Archaeologists working at the University of Alicante discovered a large ancient moat, built by the Phoenicians around 3,000 years ago, in Spain.
A moat is a deep and wide ditch filled with water that used to be built around a castle or fort to protect it from attacks.
The newly discovered moat in Spain is located at the historical site of Cabezo Pequeño del Estaño, in the coastal town of Guardamar del Segura. It’s 3 meters deep and more than 8 meters wide. A Phoenician-built wall had previously been found at the same site.
Revealed to have been dug by hand, the moat was used by Phoenician settlers living on Europe’s Iberian coast between the 9th and 8th century BC as a preliminary line of defense against attacks by disgruntled locals.

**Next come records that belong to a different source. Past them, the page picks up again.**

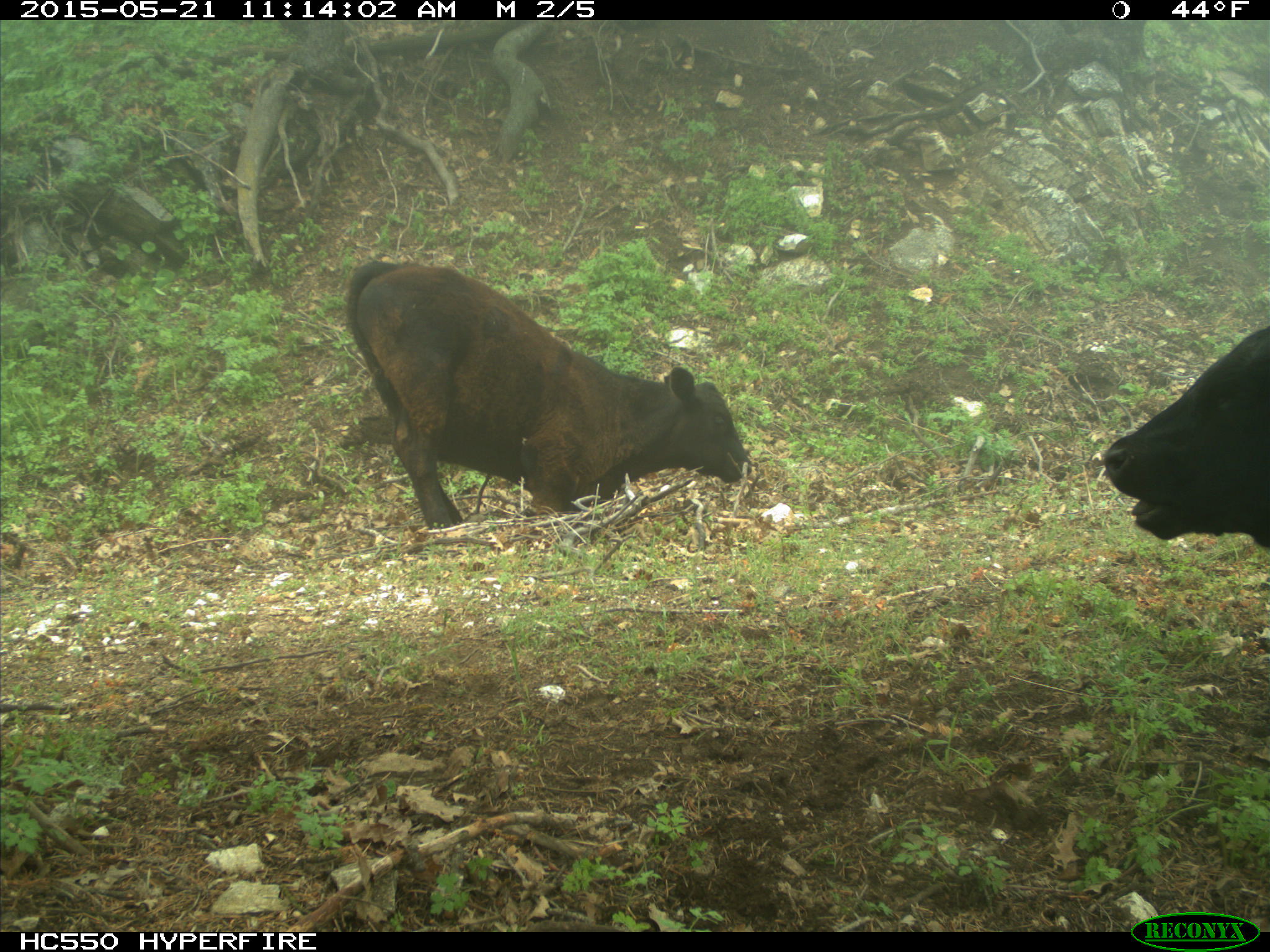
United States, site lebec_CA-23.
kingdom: Animalia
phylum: Chordata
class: Mammalia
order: Artiodactyla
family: Bovidae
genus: Bos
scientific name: Bos taurus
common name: domestic cow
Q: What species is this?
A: Bos taurus (domestic cow).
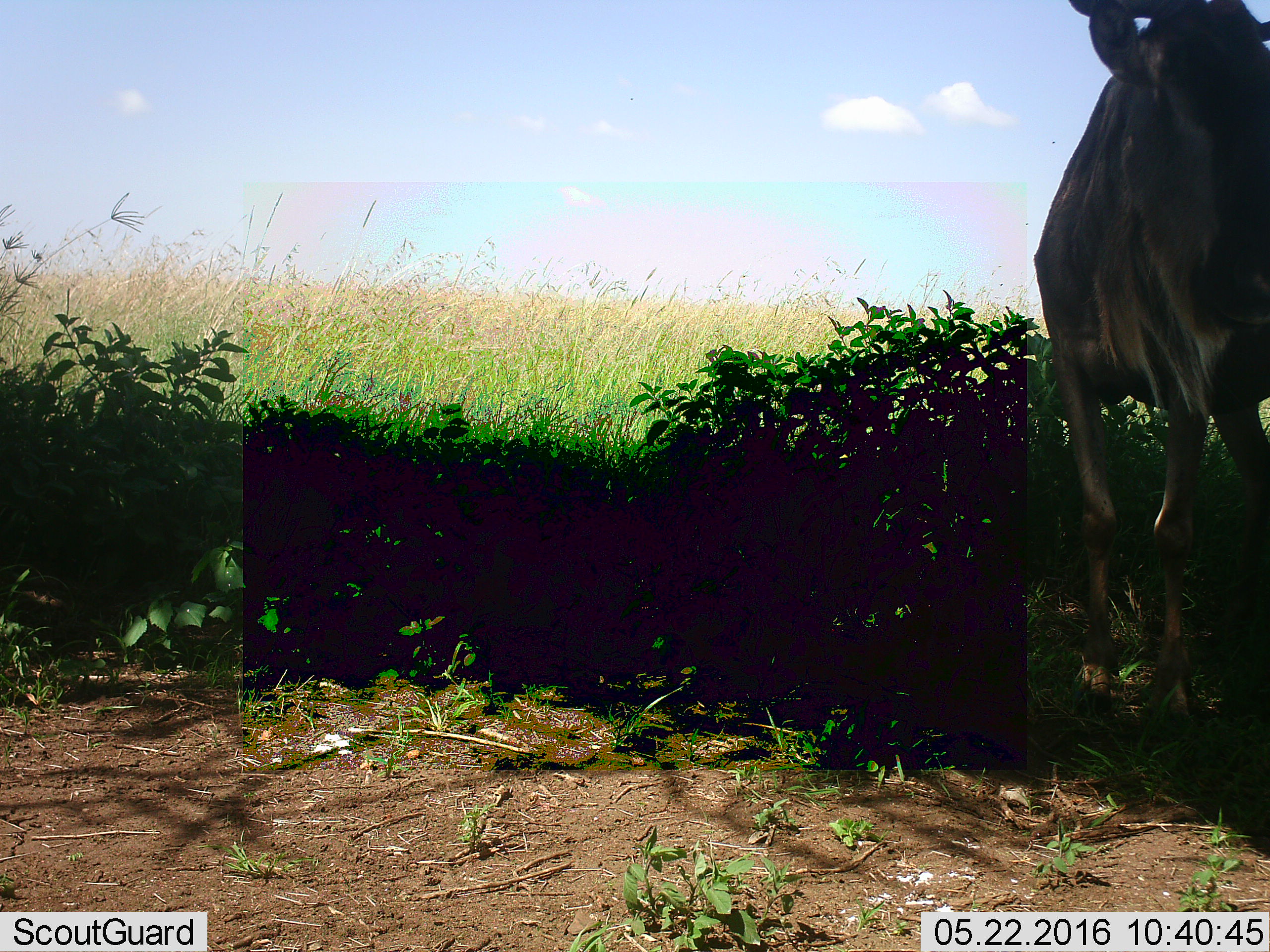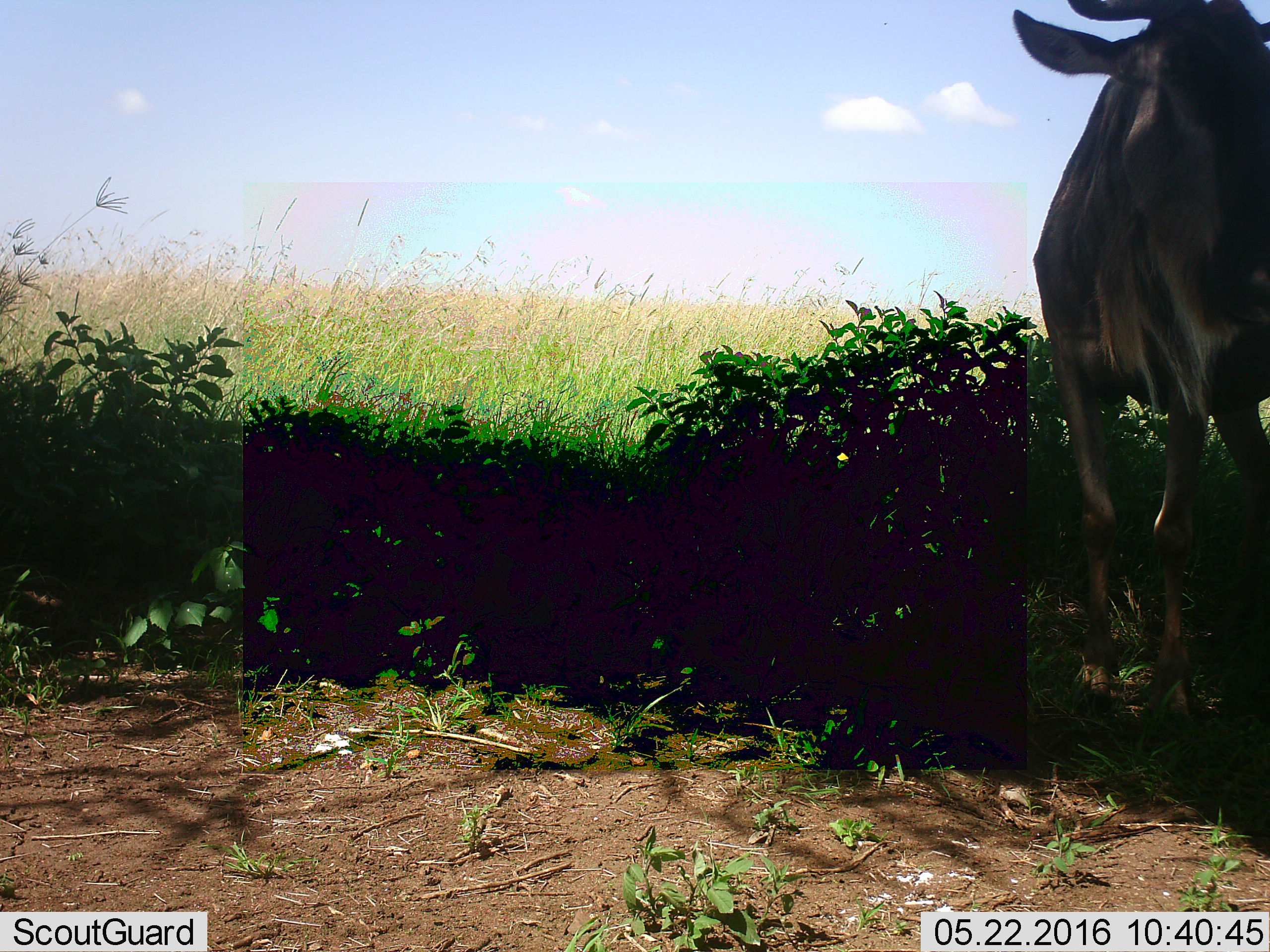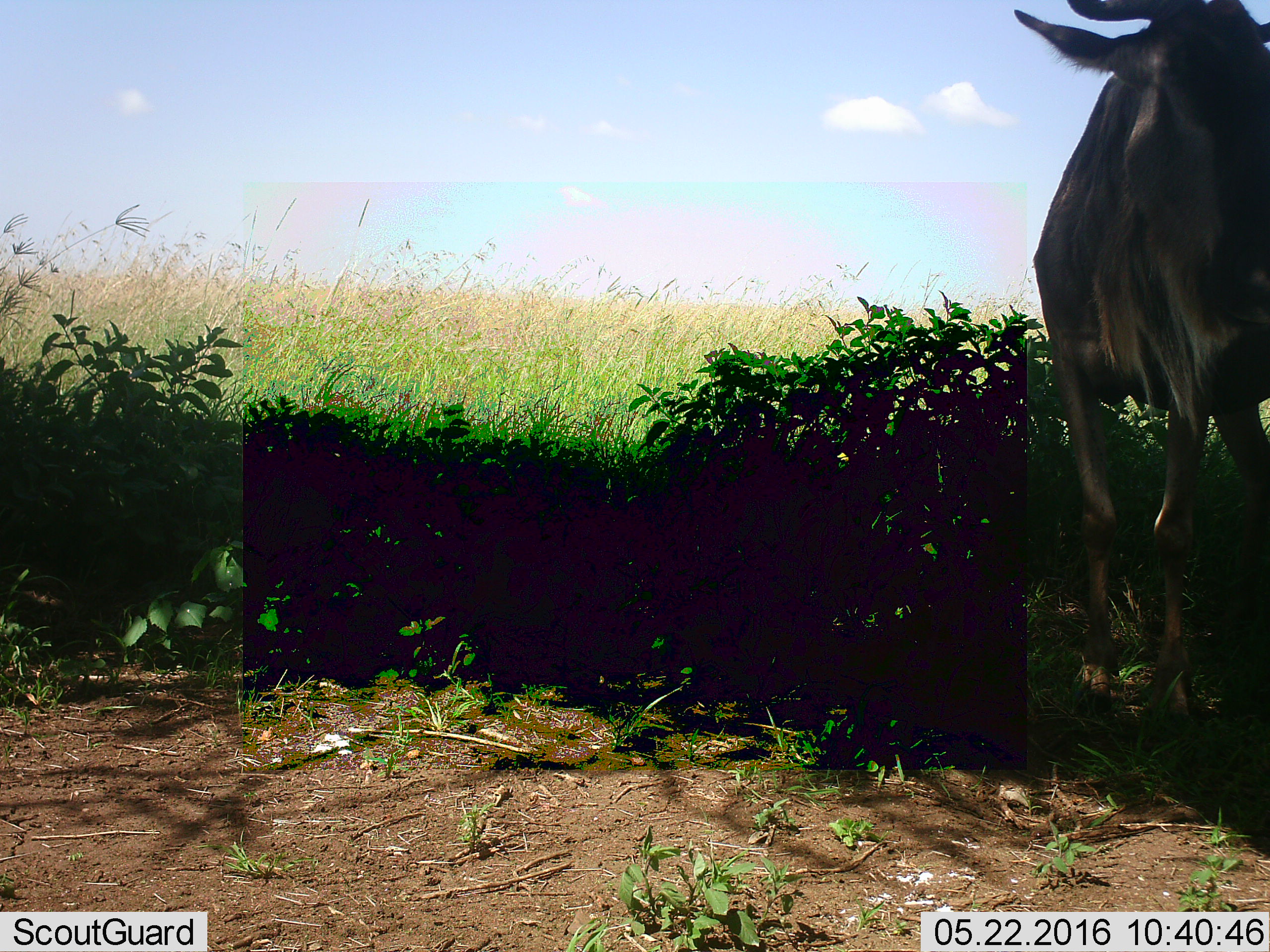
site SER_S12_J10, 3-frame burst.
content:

Only one other Phoenician-built moat has been found across the western Mediterranean. The first one was discovered in the Castle of Doña Blanca in the southwestern Spanish city of Cadiz.
Despite having been covered in an excess of soil due to various factors, including earthquakes, illegal quarrying, and, of course, time, the site has remained “enormous and intact,” according to one of the archaeologists and site directors, Fernando Prados.
Prados, who called this “an exceptional discovery,” said that the moat’s quality is “equivalent to those that you might find around in Beirut in Lebanon.”
“As with the spectacular wall of this site, the closest known parallels to the Phoenician moat are found in the Middle East, in Phoenician cities like Tell Dor or Beirut,” the University of Alicante also said in a press release.
The discovery of this moat supports previous conclusions that the settlement found at Cabezo Pequeño del Estaño had a significant role in Phoenicia‘s colonial policy in the period between 900 and 800 BC.